= Baseline Study =

Project Baseline is a broad effort to map human health led by Verily Life Sciences (formerly Google Life Sciences), Alphabet, Inc.'s health sciences division, and was announced in the Wall Street Journal on July 24, 2014. It began with the Project Baseline Study, which aimed to collect phenotypic health data from approximately 10,000 participants over the course of at least four years. The project employs experts from widely varying fields including science, medicine, user experience and design, engineering and patient advocacy. The project is not the first one to aim to collect data on many individuals for medical purposes, but it aimed to collect a much larger amount of data covering a broader array of topics than its predecessors. De-identified Project Baseline study data is available to qualified researchers for exploratory analysis in the future. Qualified external researchers may apply through applications reviewed by the Proposal Review and Publications Committee and Scientific Executive Committee.

==Purpose==
The Project Baseline study is the first initiative of Project Baseline, a broader effort designed to develop a well-defined reference, or "baseline," of good health as well as a rich data platform that may be used to better understand the transition from health to disease and identify additional risk factors for disease. The study collected comprehensive health information both within and outside the four walls of a clinic. Within the clinic, a broad group of participants - including those who are exceptionally healthy, at-risk of disease, and with overt disease - provided deep data on a diverse set of measurements with repeat sampling over the course of four years. To bridge these encounters, Verily has developed tools such as the investigational Study Watch to allow participants to provide insights throughout their everyday lives.

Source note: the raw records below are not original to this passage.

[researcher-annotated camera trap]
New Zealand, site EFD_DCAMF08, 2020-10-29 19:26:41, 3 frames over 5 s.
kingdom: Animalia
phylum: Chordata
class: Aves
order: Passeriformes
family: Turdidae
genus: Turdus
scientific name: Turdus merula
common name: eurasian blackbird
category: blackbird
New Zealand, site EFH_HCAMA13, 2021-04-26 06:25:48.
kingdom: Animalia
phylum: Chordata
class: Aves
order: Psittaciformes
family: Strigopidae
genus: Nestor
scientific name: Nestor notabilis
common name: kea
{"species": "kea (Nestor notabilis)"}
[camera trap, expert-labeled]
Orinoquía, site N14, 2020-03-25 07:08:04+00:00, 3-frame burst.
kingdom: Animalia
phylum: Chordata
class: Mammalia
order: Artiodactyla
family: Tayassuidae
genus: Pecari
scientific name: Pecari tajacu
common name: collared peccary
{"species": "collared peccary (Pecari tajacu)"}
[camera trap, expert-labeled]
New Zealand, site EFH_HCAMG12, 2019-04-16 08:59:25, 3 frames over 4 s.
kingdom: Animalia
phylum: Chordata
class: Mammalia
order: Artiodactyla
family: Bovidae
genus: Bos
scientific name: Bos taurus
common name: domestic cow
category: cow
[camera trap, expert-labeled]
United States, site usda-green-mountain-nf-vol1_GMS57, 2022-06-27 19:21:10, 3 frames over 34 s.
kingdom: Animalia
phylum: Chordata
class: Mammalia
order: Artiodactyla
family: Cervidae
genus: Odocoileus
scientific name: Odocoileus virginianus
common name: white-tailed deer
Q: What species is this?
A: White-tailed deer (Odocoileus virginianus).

That means the Project Baseline study dataset includes clinical, molecular, imaging, self-reported, behavioral, environmental, sensor and other health-related measurements. To organize this information, Verily developed infrastructure that can process multi-dimensional health data - much of which have never been combined for an individual.

The project also hoped to enable doctors to predict the onset of diseases such as cancer and heart disease far earlier than is currently possible. Organizers hoped this would move medicine toward an era centered on prevention rather than treatment. In addition, the study aimed to identify biomarkers that make certain people more or less susceptible to various diseases.

==Methodology==
The project began in the summer of 2014, when Google began recruiting volunteers to collect bodily fluids such as urine, blood, saliva and tears for a pilot study. The public facing launch was in April 2017, and since then participants have begun enrolling. Sites include Duke University School of Medicine and Stanford Medicine, whose institutional review boards will also monitor the study and make sure the data from it is not misused, according to Verily. Verily also stated that all the data in the study would be anonymized before researchers would have access to it.

==Ethical concerns==
Specialist online reporting service STAT News reported in 2016 that the contract for testing of the 200 patients for the study's pilot phase had been awarded without competitive bidding to the California Health & Longevity Institute, a luxury health clinic largely owned by Verily Executive Chairman and Founder Andrew Conrad that offers medical and cosmetic para-medical services and alternative medicine in a spa-like setting. The report said that Conrad had stated that the clinic had the advantage of having all the testing equipment needed for the study in one location, but neither he nor officials from the clinic would disclose what relevant experience the clinic had in conducting the complex research required for the project. Conrad further stated that the contract had been vetted by Google X's compliance and ethics officers when Verily was still part of that division, and a spokesperson stated that Conrad had recused himself from the decision-making project, but a former Verily employee claimed that Google X's vetting of the deal was perfunctory.

In April 2017, a Verily spokeswoman confirmed that Andy Conrad had divested from the California Health & Longevity Institute.